Can you competently drive a manual transmission car?

I’m not sure it’s bragging so much as simple self-selection bias. If you start a poll called “Can you competently make butter in a churn?”, people who are interested in homemade butter are going to participate at a higher level than people who have only ever bought butter at the store.

Really? What year?

My first three on the tree was a ‘67 Dart (I later had a ‘66 Valiant with an automatic).

My first car was a three on the floor ‘59 Renault Dauphine.

I learned to drive stick when I rented a U-Haul for an Austin-to-Dallas move, and they told me that was all they had. One lesson from a friend later I rode that clutch all the way up I-35, and undoubtedly burned it out. But I liked it so much my next two cars were manual.

Wow. I had no idea they had sticks. I guess I’ve never tried with U-Haul, but the few times I tried renting a stick from a car rental place here in the US, I was told that they don’t carry them.

In 2005 I rented a U-Haul truck that had a 7 or 8-speed manual, but it was synchronized (I guess; I didn’t have to double-clutch it). It was the last one on the lot, and they said that no one ever wanted it because it was manual.
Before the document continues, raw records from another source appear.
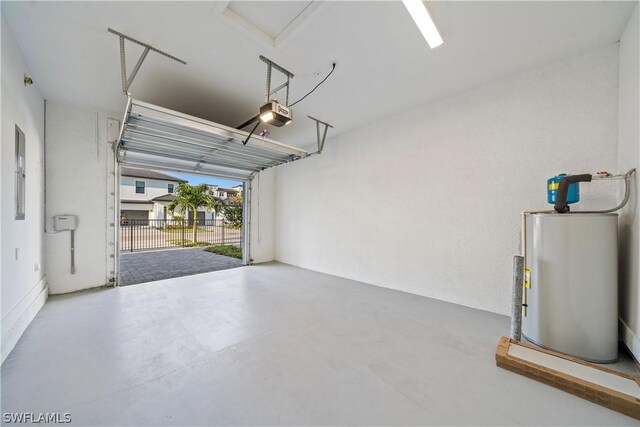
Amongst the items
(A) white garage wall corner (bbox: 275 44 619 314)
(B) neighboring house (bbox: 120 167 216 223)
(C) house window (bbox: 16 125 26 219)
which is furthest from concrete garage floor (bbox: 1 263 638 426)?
(B) neighboring house (bbox: 120 167 216 223)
It literally was no different than driving a large, slow car.

I too went through the Farm Tractor, Old Pick-up Truck old stick shift car route, I’ve never owned a new car, just too much money down the drain right off the car dealers lot.

it’s become much harder to find a used work van with a manual transmission. I think this happened over a number of years, but finding a new-ish* work van would be pretty amazing.
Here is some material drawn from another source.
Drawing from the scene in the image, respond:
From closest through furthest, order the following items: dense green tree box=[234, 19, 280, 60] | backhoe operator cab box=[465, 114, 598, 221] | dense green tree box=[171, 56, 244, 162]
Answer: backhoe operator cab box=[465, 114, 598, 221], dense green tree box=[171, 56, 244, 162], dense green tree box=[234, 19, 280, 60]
*new-ish = less than 10 years old for me.

Zuer-coli

Like I said, a woman (my fiancée at the time) taught me to drive stickshift, and I got a hand-me-down Subaru from my sister. So yeah, I kind of expect women will learn the skill no less than men. No reason they shouldn’t. However, when my other ex wanted to get her first driver’s license at the age of 30-something, I tried to teach her with that Subaru manual, she found it too difficult to tackle that on top of learning to drive for the first time, so she quickly gave up and found someone with an automatic transmission to teach her.

I lived in England for 4.5 years and in the USA the rest. I can shift with either left or right hand.

One of my bicycles has 30 speeds, but, of course, no clutch. Still it’s a lot of shifting!

Hey, just exactly what is double clutching?

I once had to drive a Mazda truck that I needed to double clutch, but only in reverse, I think.

I got through it OK, but still don’t understand the concept.

It’s for manual transmissions without synchromesh. So, the idea is you rev (or let the engine come down in RPMs, depending on which way you’re shifting) the engine in neutral to match the engine speed to the gear and make a smooth shift.

So, instead of depressing the clutch, shifting the stick to the desired gear, and then releasing the clutch (in which the synchromesh engages and smoothly matches the speed of the engine to the gear), you depress clutch, shift to neutral, bring clutch back up, match engine speed, depress clutch again, and shift into the desired gear. So there’s two up-down motions of the clutch instead of one.

If you go to Youtube and search for “double (de)clutching,” you can find some videos that explain it thoroughly.